Last week, The New York Times reported that the state's ethics panel had been reviewing a request from three good-government groups to investigate the Paterson administration for leaking the confidential information Caroline Kennedy provided during the Senate vetting process early this year.
Keith Wright, a strong supporter of David Paterson, expressed a suspicion that Blair Horner, the legislative director of the New York Public Interest Research Group who once worked for the attorney general and is now spearheading the call for an investigation, may be acting as an agent for Cuomo.
"I know that Blair Horner used to work for Andrew, and I'm not saying Andrew Cuomo is part and parcel to any sort of grand conspiracy theory, but you have to look at relationships. Some of our good-government groups may not be all that pure," said Wright. "I think it has to be taken into account, Blair Horner becoming a maverick muckraker on this issue concerning the confidentiality."
"[Horner] may want [Cuomo] to be governor and this may be a way that Blair thinks he can elevate his reputation, by maybe doing some undercover work," he said.

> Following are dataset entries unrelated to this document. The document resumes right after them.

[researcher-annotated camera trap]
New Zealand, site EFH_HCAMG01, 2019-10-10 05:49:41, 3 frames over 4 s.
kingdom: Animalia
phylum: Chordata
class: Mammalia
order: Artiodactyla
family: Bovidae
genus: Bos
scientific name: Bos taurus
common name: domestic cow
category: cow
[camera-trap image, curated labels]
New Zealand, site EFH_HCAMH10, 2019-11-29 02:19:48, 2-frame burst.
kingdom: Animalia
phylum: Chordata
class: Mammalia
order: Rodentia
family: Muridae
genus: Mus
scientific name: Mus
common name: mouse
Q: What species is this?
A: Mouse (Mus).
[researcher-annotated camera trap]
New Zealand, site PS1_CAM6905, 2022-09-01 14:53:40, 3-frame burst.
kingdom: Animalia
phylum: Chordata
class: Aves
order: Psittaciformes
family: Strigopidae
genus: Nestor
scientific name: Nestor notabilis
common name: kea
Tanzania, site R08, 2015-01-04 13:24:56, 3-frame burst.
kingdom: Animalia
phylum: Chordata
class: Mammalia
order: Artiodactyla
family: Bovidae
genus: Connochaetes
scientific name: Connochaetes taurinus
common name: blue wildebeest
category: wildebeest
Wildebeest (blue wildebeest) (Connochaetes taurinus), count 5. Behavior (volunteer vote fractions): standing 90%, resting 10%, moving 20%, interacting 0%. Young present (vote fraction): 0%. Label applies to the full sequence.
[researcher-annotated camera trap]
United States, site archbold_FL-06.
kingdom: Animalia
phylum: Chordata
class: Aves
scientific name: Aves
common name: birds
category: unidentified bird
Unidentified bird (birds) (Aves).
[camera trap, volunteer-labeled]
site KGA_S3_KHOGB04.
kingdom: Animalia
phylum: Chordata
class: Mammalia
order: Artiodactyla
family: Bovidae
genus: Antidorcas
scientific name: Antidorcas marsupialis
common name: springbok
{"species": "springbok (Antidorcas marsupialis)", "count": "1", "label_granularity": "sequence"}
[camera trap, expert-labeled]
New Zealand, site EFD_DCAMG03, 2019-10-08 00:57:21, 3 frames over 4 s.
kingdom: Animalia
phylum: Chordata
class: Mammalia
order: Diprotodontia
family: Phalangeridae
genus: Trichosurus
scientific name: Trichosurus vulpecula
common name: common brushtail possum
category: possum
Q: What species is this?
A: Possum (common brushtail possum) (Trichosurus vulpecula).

Wright is not speaking out of turn here—his suspicions seem to be shared by the governor's campaign.
As one Paterson campaign official put it to me, "Every time there is good news for the governor, there comes along a less-positive story that seems to have some fingerprints back to Andrew Cuomo."
The campaign official pointed to the timing of the Kennedy-leak story, which overshadowed coverage of the governor's reform of the Rockefeller drug laws, and to the appearance of a Cuomo spokesman in the New York Post criticizing Paterson's budget just as Paterson announced the allocation of hundreds of millions of dollars in stimulus funds for housing and infrastructure around the state. The source also saw a concerted effort to damage Paterson when Cuomo declined to defend the governor from attacks by Newt Gingrich and Rudy Giuliani published the day Paterson announced landmark same-sex marriage legislation.
"Those constitute a fraction of the pattern," said the official, who also said that the Paterson campaign received "calls and emails every day" from supporters of the governor expressing similar suspicions about Cuomo orchestrating a press strategy designed to weaken Paterson.
Asked about the accusations of Cuomo-collusion, Horner said that it all bore the distinct marks of a paranoid conspiracy theory, and was meant as a distraction.
"This idea that there is some conspiracy is, I think, a smoke screen, because the issue at hand is, is it legal for members of the government to leak confidential information," he said. "That's a yes-or-no answer."
Referring to Wright, he said, "He's entitled to his opinion, but the issue is, was the law broken."
Horner pointed to his watchdog work during the administrations of Mario Cuomo, George Pataki and Eliot Spitzer as proof that "we fight it out on the merits."
When asked if Cuomo had sought to undermine the governor by stepping on his positive news coverage, Alex Detrick, a spokesman for the attorney general, said, "The premise of your question is silly. The attorney general and the governor enjoy an excellent working and personal relationship."
Shortly after I talked to Cuomo's office, I got a call from a different source close to the governor, who said the following:
"David and Andrew don't have a problem. David doesn't think Andrew is doing anything. What's happening on the staff and operative level is an open question. And recent events would suggest that some operatives are being less than loyal to the head of the state party."